| LISTING |
------------------------------------------------------------------------
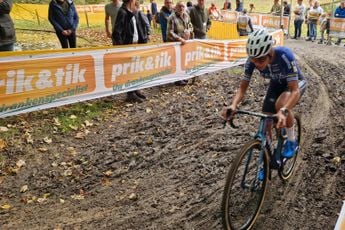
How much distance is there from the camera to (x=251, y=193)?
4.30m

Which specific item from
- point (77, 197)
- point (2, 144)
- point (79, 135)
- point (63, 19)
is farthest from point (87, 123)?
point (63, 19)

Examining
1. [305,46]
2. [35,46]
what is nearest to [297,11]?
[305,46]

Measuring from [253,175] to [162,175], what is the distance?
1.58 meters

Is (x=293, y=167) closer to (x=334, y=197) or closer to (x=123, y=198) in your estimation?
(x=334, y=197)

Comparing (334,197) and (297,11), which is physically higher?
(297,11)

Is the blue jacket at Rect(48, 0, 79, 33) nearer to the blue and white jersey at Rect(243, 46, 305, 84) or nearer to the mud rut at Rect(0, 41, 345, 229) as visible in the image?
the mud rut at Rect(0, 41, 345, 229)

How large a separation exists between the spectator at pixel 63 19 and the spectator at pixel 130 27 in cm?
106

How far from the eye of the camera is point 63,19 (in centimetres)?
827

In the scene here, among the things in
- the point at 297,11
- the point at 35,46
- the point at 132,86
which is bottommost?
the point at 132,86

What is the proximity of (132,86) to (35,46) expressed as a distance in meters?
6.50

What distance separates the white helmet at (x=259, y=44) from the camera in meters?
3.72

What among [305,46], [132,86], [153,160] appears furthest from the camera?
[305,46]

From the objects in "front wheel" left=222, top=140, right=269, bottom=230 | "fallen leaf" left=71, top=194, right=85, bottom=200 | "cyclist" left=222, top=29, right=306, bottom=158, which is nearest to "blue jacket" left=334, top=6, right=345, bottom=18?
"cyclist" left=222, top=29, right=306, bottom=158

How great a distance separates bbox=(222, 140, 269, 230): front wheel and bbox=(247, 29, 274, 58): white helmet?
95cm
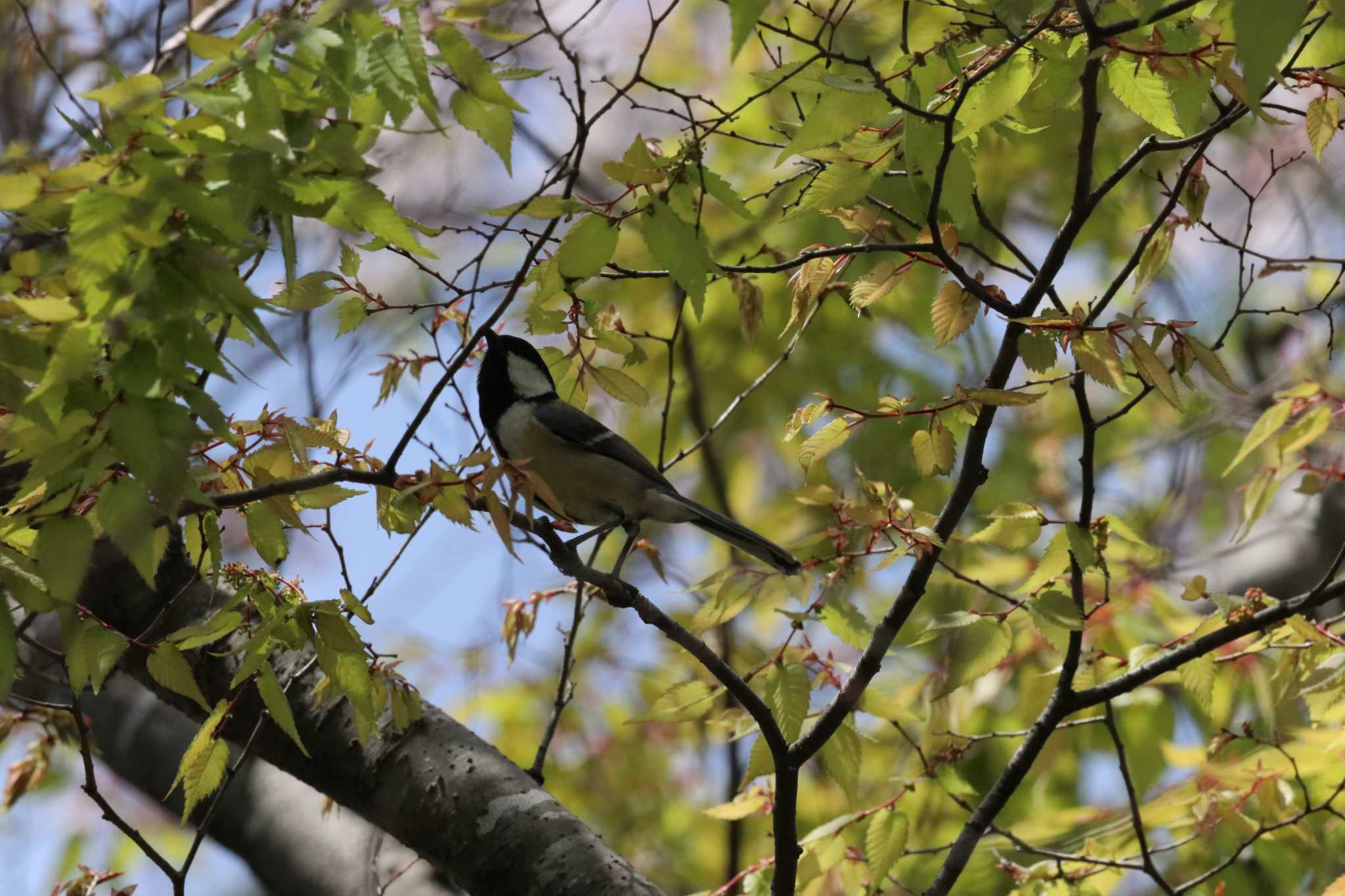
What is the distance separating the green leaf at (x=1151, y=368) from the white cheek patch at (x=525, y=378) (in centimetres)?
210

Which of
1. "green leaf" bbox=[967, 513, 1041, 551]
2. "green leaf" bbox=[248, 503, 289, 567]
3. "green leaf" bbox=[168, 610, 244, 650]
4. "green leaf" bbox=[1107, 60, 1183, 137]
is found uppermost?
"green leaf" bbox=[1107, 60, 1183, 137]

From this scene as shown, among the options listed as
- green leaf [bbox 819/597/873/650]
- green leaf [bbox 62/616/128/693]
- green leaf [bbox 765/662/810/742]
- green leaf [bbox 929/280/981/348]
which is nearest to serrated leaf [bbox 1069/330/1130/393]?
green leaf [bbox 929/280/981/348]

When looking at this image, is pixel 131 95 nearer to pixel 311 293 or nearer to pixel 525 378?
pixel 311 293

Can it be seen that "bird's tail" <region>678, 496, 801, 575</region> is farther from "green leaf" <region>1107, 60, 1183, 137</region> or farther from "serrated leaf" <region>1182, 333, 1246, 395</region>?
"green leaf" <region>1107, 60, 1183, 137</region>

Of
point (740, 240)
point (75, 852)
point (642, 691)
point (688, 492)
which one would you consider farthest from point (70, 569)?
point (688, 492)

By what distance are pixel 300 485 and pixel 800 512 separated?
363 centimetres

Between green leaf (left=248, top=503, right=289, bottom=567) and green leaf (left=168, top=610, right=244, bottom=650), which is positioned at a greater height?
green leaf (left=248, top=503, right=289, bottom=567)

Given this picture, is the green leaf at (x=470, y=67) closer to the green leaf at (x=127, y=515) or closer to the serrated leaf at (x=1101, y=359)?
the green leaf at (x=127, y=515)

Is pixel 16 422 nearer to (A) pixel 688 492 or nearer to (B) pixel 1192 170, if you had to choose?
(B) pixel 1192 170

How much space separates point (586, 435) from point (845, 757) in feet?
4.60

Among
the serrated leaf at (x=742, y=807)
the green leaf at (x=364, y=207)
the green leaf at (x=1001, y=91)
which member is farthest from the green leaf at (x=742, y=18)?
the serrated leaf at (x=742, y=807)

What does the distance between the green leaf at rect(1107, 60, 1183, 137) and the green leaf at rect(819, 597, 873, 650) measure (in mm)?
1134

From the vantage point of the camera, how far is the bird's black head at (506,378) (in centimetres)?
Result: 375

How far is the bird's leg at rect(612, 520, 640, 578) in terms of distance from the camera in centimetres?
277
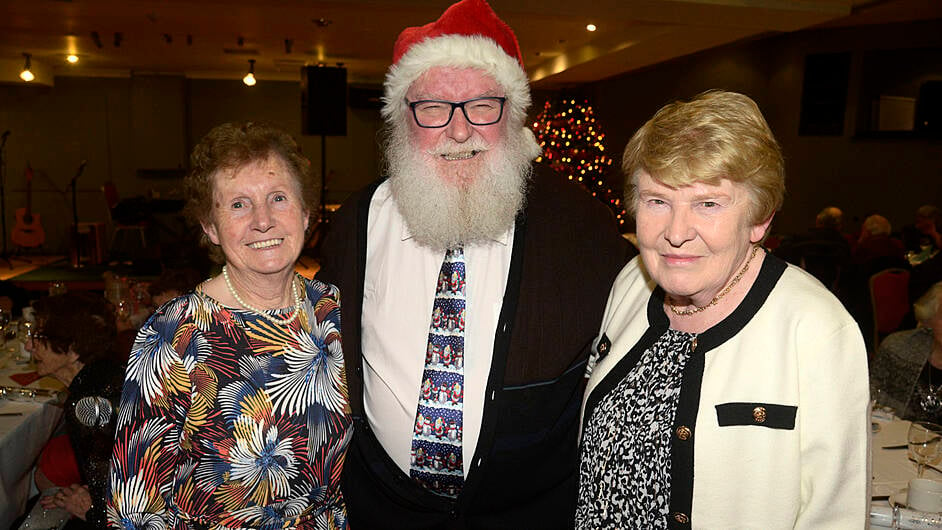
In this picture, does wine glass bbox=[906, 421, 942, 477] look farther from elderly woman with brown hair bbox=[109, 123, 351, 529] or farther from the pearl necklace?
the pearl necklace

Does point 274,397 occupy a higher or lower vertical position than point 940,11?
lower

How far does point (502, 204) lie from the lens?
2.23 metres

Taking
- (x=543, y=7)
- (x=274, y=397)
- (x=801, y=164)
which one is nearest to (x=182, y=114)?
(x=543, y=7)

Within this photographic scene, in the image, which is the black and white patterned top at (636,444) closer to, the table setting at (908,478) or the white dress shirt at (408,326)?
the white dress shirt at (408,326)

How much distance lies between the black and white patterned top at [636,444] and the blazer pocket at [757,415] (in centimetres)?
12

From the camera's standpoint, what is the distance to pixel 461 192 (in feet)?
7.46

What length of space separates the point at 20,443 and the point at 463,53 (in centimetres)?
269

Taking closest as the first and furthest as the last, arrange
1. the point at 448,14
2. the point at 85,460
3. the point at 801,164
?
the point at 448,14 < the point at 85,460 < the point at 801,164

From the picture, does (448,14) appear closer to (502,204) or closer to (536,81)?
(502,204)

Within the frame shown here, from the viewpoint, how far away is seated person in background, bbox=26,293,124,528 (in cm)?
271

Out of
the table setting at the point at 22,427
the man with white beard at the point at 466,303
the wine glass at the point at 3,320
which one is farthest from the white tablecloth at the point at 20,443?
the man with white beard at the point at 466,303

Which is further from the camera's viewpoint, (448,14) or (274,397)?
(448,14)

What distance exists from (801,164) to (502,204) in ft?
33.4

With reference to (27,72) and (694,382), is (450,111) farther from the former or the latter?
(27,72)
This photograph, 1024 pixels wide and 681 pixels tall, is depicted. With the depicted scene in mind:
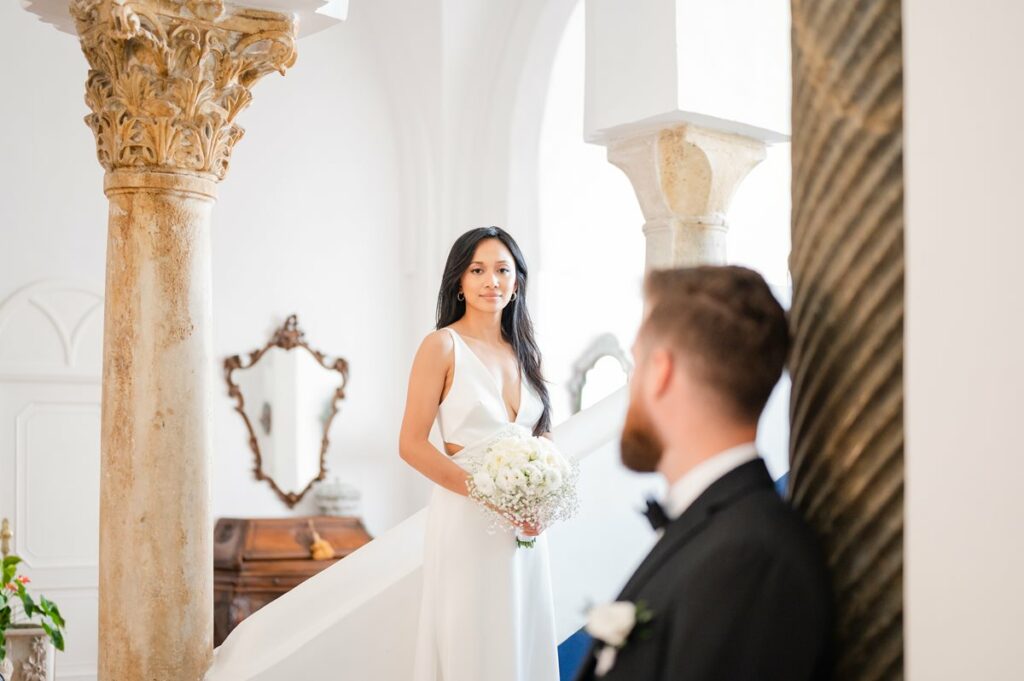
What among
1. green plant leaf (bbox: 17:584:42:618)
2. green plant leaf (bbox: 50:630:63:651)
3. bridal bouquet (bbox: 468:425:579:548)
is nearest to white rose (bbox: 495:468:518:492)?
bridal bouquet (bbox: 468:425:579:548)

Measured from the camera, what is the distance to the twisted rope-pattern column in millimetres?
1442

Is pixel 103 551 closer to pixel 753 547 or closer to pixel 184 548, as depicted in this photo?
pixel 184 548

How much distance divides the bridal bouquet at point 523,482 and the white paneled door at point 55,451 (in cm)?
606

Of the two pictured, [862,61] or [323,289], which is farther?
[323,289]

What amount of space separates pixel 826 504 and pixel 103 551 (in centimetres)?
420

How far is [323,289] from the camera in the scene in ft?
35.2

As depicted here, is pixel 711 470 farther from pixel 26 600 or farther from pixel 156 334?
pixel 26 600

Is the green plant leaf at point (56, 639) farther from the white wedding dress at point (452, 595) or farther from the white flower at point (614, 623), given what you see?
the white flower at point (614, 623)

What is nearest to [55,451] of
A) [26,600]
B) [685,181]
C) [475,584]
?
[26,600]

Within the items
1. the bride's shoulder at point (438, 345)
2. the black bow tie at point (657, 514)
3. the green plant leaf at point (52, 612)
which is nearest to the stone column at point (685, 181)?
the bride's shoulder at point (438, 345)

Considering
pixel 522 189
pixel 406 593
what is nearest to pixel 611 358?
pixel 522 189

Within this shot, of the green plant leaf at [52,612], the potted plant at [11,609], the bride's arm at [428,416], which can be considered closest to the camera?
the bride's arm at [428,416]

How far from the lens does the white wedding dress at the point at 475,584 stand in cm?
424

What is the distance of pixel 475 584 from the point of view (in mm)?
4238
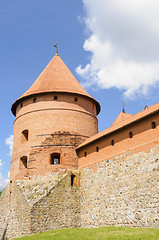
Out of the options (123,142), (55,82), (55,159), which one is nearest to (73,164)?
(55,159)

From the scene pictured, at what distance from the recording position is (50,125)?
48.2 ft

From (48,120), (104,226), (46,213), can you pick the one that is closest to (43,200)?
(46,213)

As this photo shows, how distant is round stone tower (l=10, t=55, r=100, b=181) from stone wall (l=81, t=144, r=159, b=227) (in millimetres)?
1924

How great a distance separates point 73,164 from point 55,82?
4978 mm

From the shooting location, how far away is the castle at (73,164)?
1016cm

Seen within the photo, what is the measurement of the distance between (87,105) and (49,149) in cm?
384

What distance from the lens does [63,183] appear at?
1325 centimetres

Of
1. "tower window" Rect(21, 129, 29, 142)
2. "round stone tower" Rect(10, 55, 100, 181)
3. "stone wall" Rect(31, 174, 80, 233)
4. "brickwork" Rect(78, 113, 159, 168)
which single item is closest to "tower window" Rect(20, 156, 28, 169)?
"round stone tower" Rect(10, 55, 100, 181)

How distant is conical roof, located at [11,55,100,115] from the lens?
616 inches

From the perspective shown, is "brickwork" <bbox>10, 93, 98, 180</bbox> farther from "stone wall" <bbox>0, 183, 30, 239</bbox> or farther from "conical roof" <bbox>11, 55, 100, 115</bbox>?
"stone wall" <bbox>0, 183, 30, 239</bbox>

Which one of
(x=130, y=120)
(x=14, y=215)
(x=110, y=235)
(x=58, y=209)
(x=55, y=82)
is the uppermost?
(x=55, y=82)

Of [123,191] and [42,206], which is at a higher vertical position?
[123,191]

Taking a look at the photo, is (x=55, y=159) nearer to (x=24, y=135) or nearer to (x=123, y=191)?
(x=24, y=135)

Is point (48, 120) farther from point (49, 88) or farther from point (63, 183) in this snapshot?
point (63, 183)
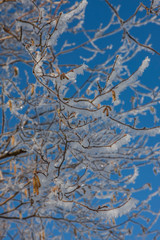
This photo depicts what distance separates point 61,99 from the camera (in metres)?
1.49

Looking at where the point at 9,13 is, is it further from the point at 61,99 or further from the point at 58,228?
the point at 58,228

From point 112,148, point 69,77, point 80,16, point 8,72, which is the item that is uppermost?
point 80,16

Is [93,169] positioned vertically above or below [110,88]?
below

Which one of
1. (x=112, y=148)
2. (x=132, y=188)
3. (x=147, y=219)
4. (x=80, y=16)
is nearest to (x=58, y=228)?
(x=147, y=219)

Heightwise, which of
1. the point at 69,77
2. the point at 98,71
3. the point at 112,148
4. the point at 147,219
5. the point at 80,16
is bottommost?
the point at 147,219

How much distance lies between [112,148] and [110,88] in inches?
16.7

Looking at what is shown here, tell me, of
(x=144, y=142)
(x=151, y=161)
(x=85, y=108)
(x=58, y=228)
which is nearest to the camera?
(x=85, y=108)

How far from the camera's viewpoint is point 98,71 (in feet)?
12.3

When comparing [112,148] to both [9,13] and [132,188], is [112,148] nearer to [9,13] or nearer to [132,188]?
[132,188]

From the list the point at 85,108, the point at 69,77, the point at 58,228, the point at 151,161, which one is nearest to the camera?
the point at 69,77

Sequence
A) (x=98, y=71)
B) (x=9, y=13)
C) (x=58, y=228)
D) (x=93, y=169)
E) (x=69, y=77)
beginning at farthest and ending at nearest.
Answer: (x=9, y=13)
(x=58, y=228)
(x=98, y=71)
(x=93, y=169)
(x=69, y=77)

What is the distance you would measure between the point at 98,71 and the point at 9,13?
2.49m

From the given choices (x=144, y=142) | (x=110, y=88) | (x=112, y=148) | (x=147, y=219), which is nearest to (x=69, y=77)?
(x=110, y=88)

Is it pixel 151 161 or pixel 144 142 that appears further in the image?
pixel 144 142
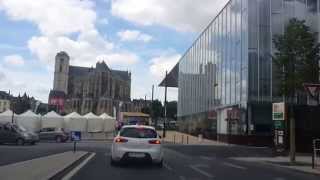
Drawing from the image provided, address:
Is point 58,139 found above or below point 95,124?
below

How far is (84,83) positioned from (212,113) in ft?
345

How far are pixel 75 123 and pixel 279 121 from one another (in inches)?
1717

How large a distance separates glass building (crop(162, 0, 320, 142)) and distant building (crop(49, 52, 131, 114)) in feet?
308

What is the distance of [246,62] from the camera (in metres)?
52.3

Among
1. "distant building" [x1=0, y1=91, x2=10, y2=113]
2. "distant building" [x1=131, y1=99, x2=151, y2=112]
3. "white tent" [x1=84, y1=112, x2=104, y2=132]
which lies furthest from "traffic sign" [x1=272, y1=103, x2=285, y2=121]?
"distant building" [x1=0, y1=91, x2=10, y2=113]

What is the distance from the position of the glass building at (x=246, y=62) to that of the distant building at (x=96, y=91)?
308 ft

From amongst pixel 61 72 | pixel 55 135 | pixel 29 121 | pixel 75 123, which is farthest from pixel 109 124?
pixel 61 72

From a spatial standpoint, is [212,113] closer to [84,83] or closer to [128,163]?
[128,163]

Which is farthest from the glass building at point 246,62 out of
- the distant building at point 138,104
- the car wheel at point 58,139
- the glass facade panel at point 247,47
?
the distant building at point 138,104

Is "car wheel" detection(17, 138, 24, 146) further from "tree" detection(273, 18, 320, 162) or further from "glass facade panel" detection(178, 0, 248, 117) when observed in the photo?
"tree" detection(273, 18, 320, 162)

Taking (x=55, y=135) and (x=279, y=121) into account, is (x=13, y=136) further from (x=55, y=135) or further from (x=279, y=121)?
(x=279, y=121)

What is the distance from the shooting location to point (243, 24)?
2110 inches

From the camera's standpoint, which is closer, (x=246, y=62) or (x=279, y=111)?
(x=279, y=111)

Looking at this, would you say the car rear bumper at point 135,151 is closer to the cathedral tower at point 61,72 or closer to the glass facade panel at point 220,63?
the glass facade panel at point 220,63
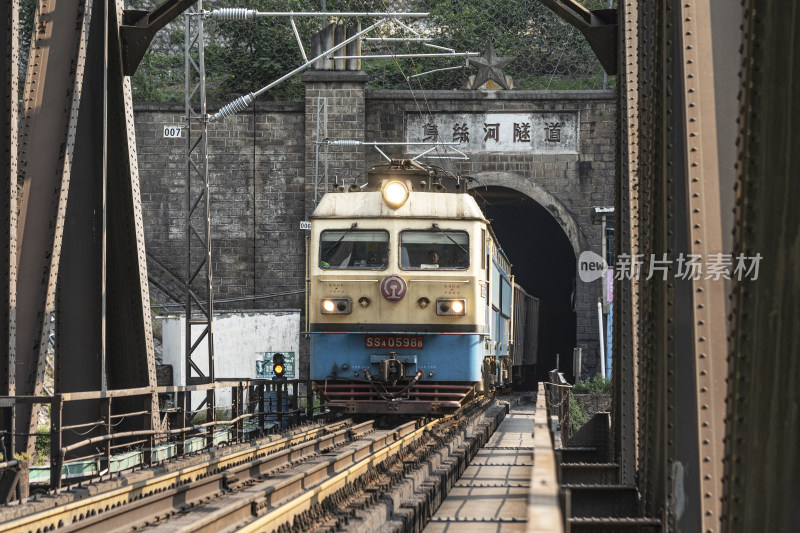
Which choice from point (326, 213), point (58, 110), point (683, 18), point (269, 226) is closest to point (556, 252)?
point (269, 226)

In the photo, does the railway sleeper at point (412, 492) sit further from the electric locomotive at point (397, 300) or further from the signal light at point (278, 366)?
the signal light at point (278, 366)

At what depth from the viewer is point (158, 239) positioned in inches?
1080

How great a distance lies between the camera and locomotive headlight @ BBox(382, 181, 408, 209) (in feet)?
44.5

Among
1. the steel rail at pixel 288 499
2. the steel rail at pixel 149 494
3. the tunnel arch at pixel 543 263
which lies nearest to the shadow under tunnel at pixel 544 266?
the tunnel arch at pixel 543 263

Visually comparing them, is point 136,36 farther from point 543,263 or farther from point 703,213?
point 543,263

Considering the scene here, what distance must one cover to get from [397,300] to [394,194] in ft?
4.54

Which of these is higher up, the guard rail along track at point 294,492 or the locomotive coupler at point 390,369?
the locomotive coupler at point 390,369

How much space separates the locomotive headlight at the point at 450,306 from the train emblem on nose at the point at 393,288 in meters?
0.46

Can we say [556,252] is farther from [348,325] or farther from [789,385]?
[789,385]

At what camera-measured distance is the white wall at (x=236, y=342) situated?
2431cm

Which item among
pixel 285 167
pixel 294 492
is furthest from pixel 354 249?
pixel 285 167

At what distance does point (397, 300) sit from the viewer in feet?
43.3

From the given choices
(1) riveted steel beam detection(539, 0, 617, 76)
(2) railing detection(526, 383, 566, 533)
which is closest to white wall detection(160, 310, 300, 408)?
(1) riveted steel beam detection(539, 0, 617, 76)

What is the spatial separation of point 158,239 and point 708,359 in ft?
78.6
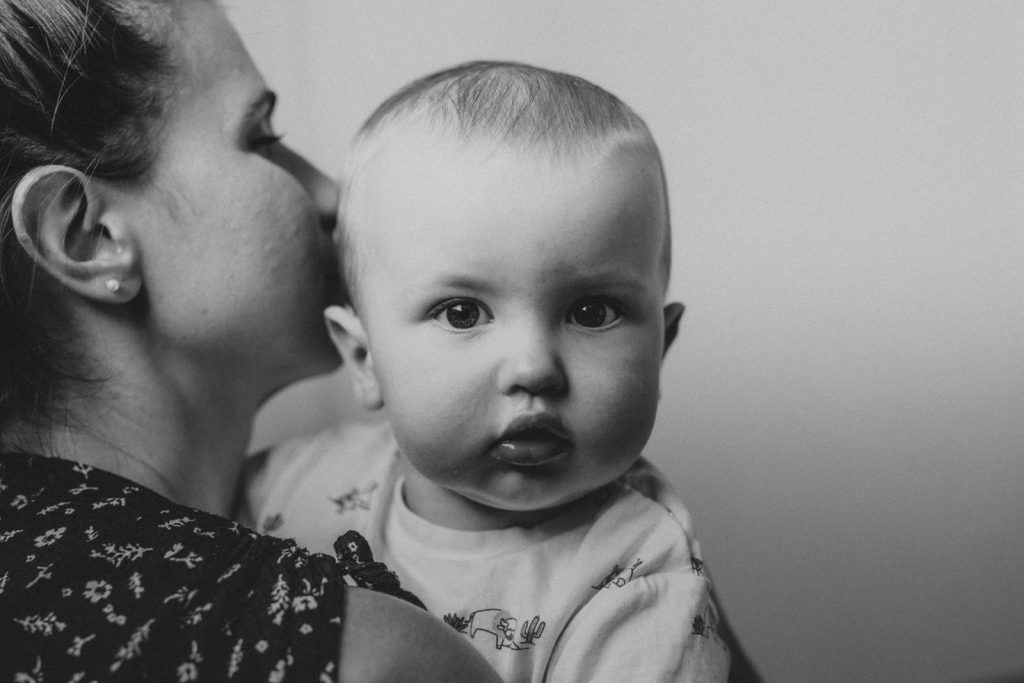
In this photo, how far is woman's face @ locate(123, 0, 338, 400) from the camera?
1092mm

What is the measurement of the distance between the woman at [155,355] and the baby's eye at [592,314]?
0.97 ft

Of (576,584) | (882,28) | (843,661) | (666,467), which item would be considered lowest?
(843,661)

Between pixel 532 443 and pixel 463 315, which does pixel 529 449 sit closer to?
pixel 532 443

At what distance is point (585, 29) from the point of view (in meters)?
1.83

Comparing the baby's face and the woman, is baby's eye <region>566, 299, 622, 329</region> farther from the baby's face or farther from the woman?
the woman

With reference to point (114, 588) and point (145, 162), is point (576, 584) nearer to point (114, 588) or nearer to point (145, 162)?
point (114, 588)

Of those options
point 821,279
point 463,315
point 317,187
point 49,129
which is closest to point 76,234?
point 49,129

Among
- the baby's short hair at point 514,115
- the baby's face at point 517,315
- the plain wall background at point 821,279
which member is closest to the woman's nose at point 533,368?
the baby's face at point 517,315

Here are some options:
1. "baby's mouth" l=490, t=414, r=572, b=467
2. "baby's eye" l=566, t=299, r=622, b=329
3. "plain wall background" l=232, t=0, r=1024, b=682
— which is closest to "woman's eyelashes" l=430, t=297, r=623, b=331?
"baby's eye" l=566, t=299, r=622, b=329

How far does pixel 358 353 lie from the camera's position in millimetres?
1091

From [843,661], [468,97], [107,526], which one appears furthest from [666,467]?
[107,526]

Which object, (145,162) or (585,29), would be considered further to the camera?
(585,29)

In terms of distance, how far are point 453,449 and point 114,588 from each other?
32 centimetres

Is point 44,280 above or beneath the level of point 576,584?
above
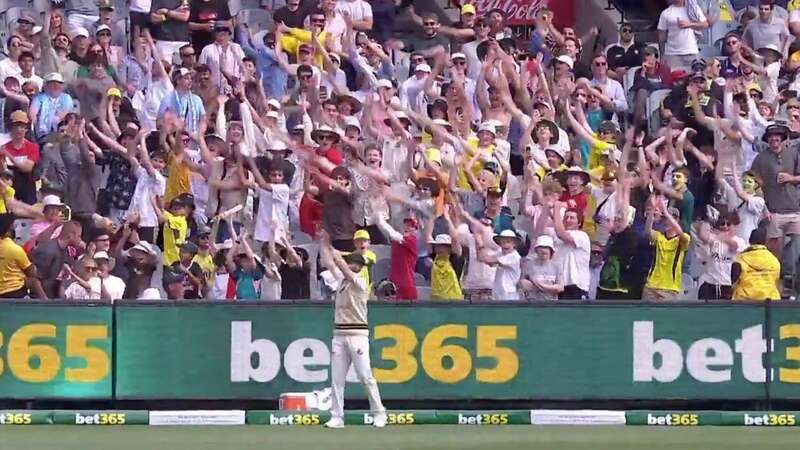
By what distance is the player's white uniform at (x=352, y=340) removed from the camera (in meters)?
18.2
------------------------------------------------------------------------
| DO THIS |
Render the material as a Markdown table with the columns Row and Material line, one numbered row per line and no blank lines. Start at the beginning of the material, go on through the line containing "1.58 meters", include both ends, and leave the pictures out.

| WRITTEN SOLUTION |
| Row | Material line |
|---|---|
| 1 | How much distance is there from the camera to (x=251, y=193)? |
| 2 | 4.30m |
| 3 | Which specific item from |
| 4 | - point (77, 197) |
| 5 | - point (2, 144) |
| 6 | - point (79, 135) |
| 7 | - point (63, 19) |
| 8 | is farthest from point (87, 123)? |
| 9 | point (63, 19) |
| 10 | Examining |
| 11 | 1. [305,46] |
| 12 | 2. [35,46] |
| 13 | what is nearest to [297,11]? |
| 14 | [305,46] |
| 15 | Measuring from [253,175] to [162,175], what is the distance? |
| 16 | 1.58 meters |